More transparency please

When McDonald’s starts doing something new, you can bet it’s already part of a mainstream trend. Big Mac doesn’t like to take chances. 

That’s why it was so fascinating when McDonald’s Canada began posting a series of videos on its YouTube channel last year that took viewers behind the curtain of the Oak Brook Oz. Answering intrusive questions—like “Why does your food look different in the advertising than what is in the store?” and “What’s in the sauce that is in the Big Mac?”—McDonald’s pointed out something the rest of us have been witnessing for sometime: transparency is the new black.

Customers don’t trust restaurants. They don’t trust that the food is safe to eat, much less good for them. They don’t trust that workers are being treated well. They don’t trust that a restaurant is interested in them beyond their wallet. We shouldn’t feel too bad, consumers have lost faith in nearly every institution, from business, to churches to government.

And it’s this lack of trust that is driving customer demand for greater transparency. Research firm The Hartman Group says the interest in greater transparency from restaurants was cultivated by the foodie movement, but found an accelerant in widely publicized food-contamination scares.

“The desire for increasing transparency is no longer just found in highly lifestyle-involved consumers,” the firm recently stated. “It has become nearly everyone’s concern.”

And it is a concern that our Guest Editor Mike Roberts has grabbed ahold of with gusto.

We wanted Roberts to fill the editor’s seat in this third annual Guest Editor issue, foremost, because of the perspective the guy has.

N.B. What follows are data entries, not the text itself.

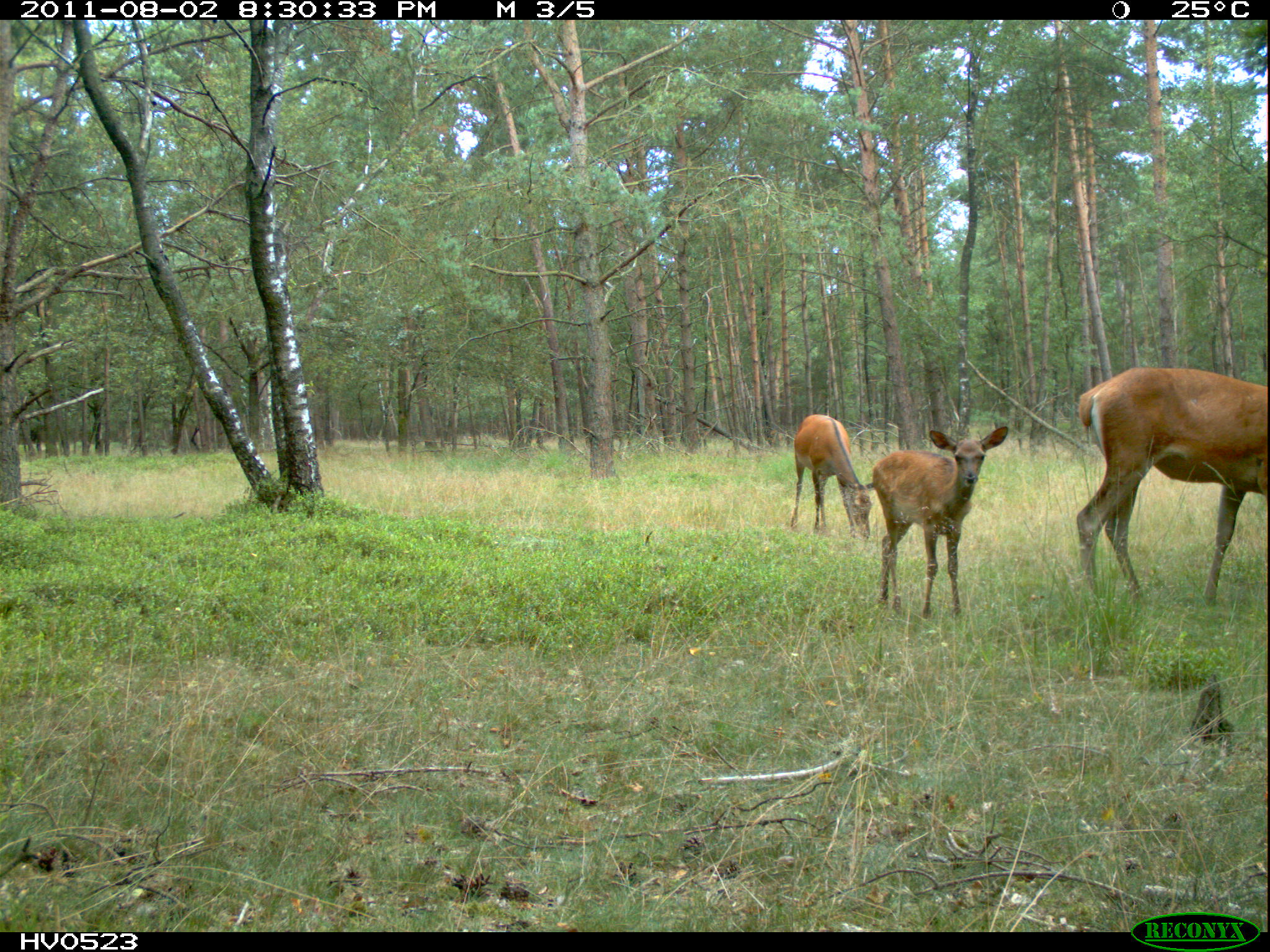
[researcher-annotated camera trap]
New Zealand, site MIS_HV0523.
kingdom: Animalia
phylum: Chordata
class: Mammalia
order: Artiodactyla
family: Cervidae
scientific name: Cervidae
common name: deer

The former Global President and COO of McDonald’s is now doing a startup. Gives me whiplash just reading that sentence. And second, what that startup is: LYFE Kitchen—the most exciting new concept in a decade with a tantalizing shot at leaving a large mark on the foodservice landscape. [The Guest Editor portion of the magazine includes the Best Practices section and the feature well. Skills and Menu R&D are, for better or worse, still edited by me.]

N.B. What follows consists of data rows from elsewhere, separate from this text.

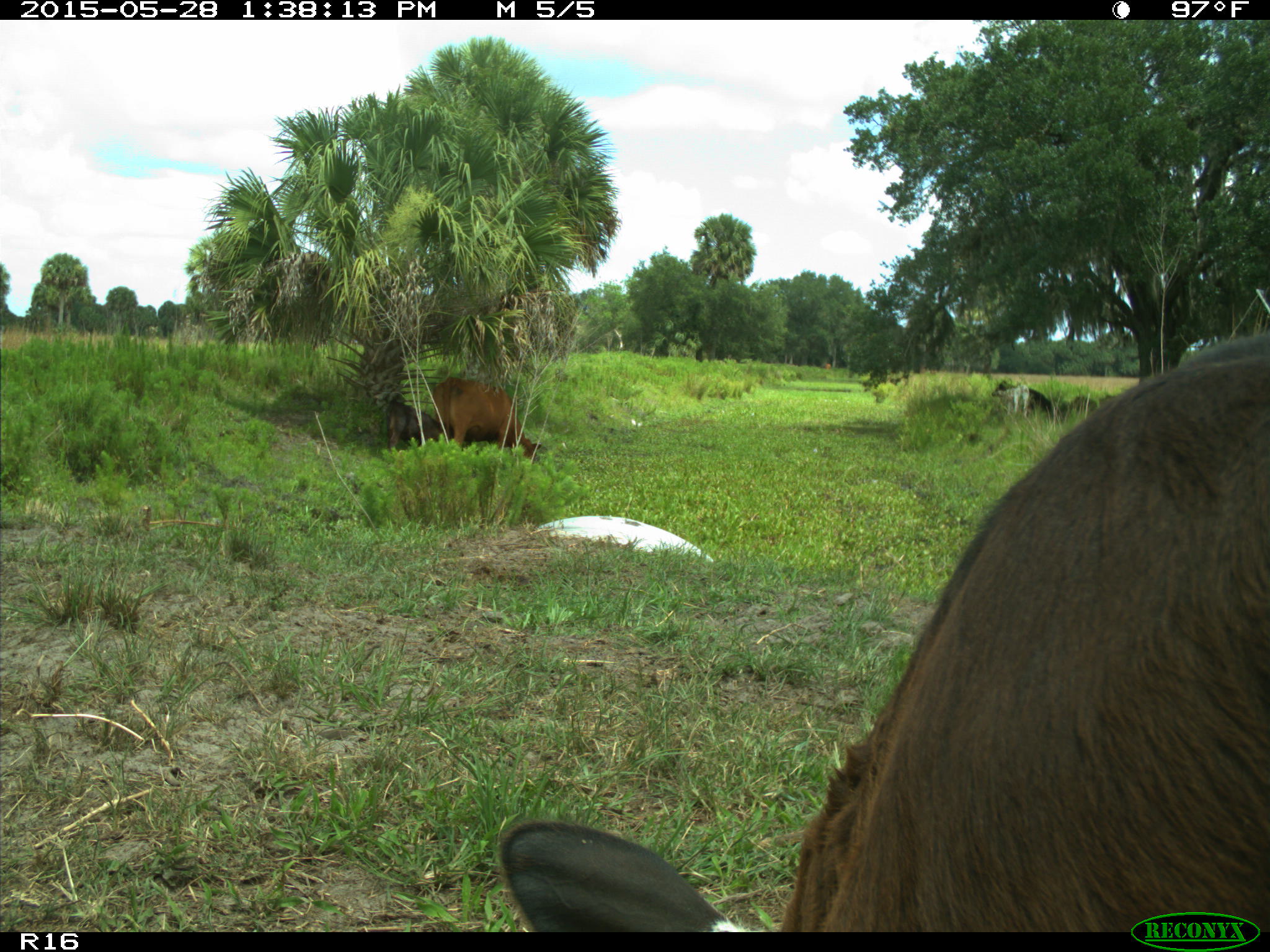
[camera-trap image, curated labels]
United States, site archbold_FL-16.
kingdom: Animalia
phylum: Chordata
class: Mammalia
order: Artiodactyla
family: Bovidae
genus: Bos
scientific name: Bos taurus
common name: domestic cow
Bos taurus (domestic cow).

Roberts and his team—a crew of industry experts who are offering their insights throughout this issue—are elevating the customer experience in key ways, with the most transformational elements on the menu. The concept’s sourcing and good-for-you (nee healthy) preparation hold the promise “of tens of millions of local, sustainable gourmet meals, served with the efficiency and economy that one expects from a national fast-food chain,” as a widely read profile of LYFE in WIRED magazine stated. You can read more about the chain’s menu and sourcing later in this issue.

LYFE Kitchen is striving to be what it calls a “lifestyle” restaurant, meaning that it hopes to be integrated into people’s lives in a meaningful way. What I’d venture it’s ultimate goal is, and where it really has something to teach the larger industry, is establishing a more durable trust with its customers than other restaurants of its planned size have.

Roberts expects digitally savvy customers to look for and find out everything about how LYFE runs its business. He’s counting on it. And he’s betting that what they find will resonate. So he’s building his new concept with as much transparency as possible: giving away recipes for signature dishes, growing greens in the restaurants that will be used in dishes, building in transparent communication tools in the employee review process, and more.

If LYFE succeeds it will be because this former McDonald’s executive’s bet that customers want ever greater transparency was a solid one. I wouldn’t bet against it.